Review Summary: Portugal. The Man's recycled, monotonous yearly release.
Introductory track
So American is great. In the airy, chiming first notes, layered electric and acoustic guitars, dense bass, anthemic string section, and catchy melody in the voice of John Gourley.
In The Mountain In The Cloud then proceeds to recycle the same
So American formula in a slightly varying, seriously underwhelming fashion for the majority of it's remaining forty minutes. The verse-chorus-verse song-structures blend into a blurry, psychedelic mess of monotony, song after song. Verses aren't given enough time to grow and breathe as underwhelming choruses resurface again and again to let down the listener in each song.
It isn't
Portugal. The Man's sound that is to fault, the sounds on the album are revitalizing for the band.
In The Mountain demonstrates
some of the spark that I fell in love with on
Censored Colors in the unique instrumentation and cathartic atmosphere created the sum of
Portugal's parts. It's just that this solid combination of sounds is compressed into uninspired dullness. I spent my time in each song waiting for each bland chorus to steal the potential of every verse, again and again.
There are a small handful of fleeting, exciting moments on
In The Mountain that show a glimmer of hope for the album, but these moments are few and far between.

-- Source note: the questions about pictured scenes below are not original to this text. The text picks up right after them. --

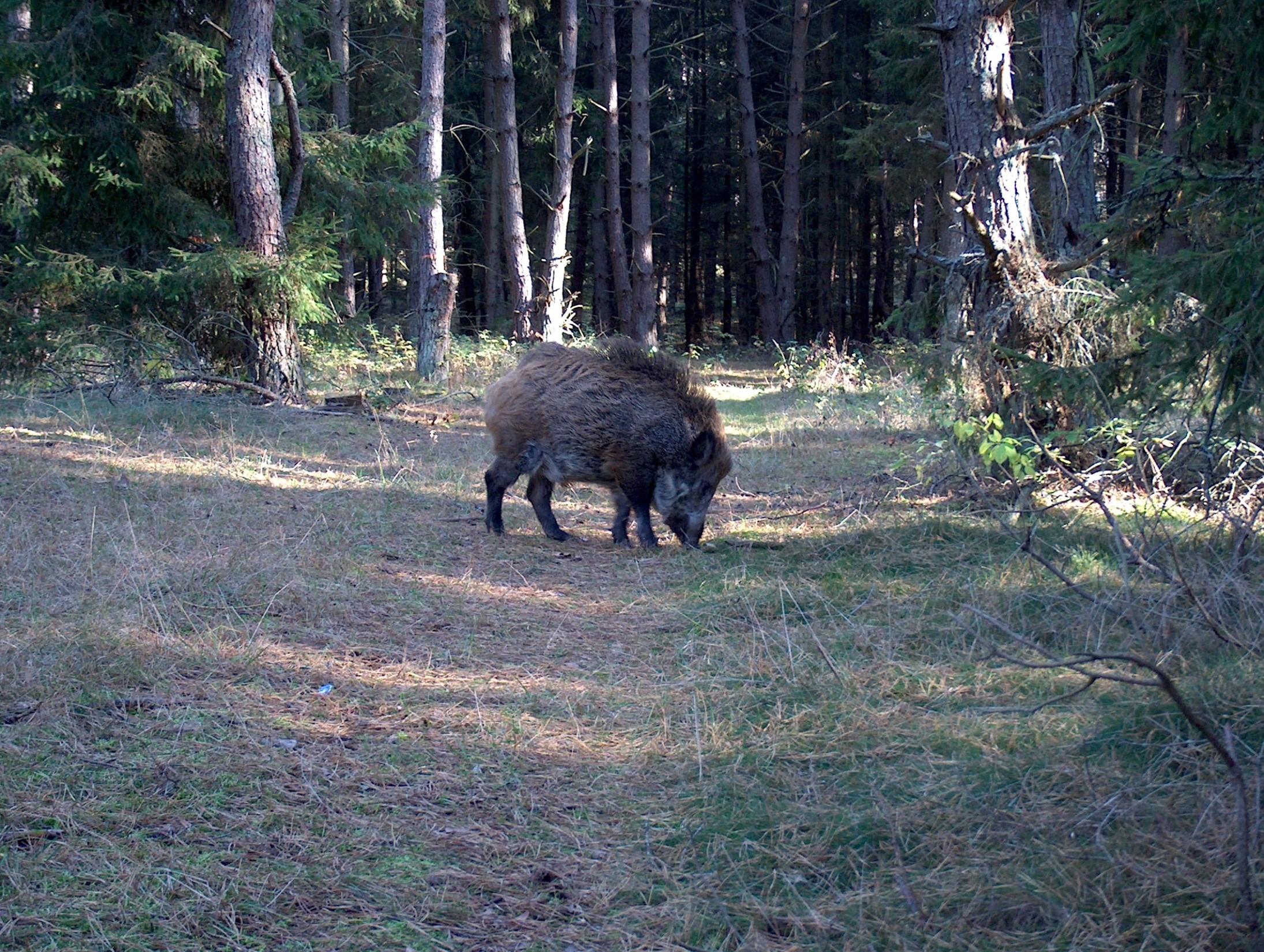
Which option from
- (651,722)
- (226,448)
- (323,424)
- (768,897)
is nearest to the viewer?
(768,897)

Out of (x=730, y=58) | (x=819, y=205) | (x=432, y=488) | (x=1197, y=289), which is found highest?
(x=730, y=58)

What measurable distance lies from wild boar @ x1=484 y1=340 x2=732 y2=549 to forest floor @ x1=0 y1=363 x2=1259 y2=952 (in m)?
0.82

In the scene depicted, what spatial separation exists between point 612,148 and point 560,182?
4.18 metres

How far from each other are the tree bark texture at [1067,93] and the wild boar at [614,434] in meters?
5.26

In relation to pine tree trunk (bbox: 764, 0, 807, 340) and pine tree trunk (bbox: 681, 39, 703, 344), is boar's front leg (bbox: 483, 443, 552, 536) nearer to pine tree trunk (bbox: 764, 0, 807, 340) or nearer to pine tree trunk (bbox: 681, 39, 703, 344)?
pine tree trunk (bbox: 764, 0, 807, 340)

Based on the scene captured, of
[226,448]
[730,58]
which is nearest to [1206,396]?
[226,448]

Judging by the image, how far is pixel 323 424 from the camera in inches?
498

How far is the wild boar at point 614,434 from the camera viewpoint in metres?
8.16

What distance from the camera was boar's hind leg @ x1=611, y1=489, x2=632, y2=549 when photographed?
858cm

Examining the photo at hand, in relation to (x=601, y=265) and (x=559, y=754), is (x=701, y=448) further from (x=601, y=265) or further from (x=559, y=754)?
(x=601, y=265)

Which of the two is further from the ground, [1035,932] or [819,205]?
[819,205]

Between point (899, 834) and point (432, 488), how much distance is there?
7143 millimetres

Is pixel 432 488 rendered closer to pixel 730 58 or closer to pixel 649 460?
pixel 649 460

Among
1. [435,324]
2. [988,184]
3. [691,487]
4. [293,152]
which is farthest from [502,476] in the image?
[435,324]
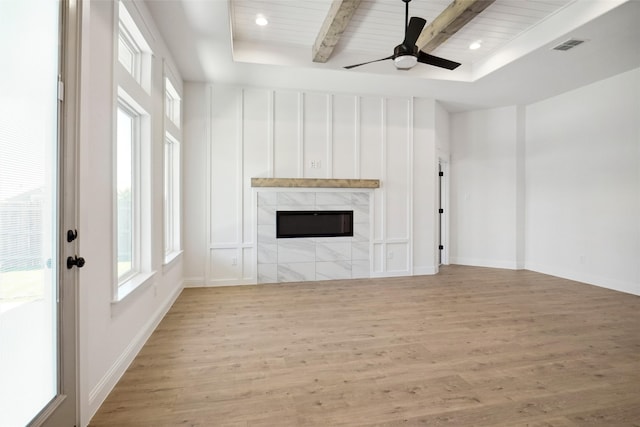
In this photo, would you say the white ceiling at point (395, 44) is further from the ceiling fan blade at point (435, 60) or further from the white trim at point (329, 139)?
the ceiling fan blade at point (435, 60)

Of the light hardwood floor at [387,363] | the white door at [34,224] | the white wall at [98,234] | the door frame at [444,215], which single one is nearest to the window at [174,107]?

Got It All (This Can't Be Living Now) is a fantastic song that encapsulates everything this album attempts to recreate in the efforts that follow. It features a gorgeously infectious refrain, "This can't be living now. If so then show me how. We'll shake, shake, shake the night away..." delivered in Gourley's high-pitched howl. I can imagine this track alongside the collection on
Censored Colors. A collection of songs that soars righteously above this effort in ambition and immersion. In addition,
All Your Light (Times Like These) is a worthy breather that sufficiently individualizes itself from the rest of the album along with the airy, head-bobbing
Once Was One.
These songs ultimately leave a sour taste in your mouth as a listener. They repeatedly underwhelm expecting you follow along until the album's ambitious ending.
Sleep Forever closes leaving the listener wondering why every other track lacked the growing space evident in it's sprawling six minutes. As a lover of
Portugal's previous efforts, I will hold onto the ambition seen in this song and
Got It All (This Can't Be Living Now) until
Portugal. The Man decides to dig deeper into something other than verse-chorus-verse uniformity in 2012.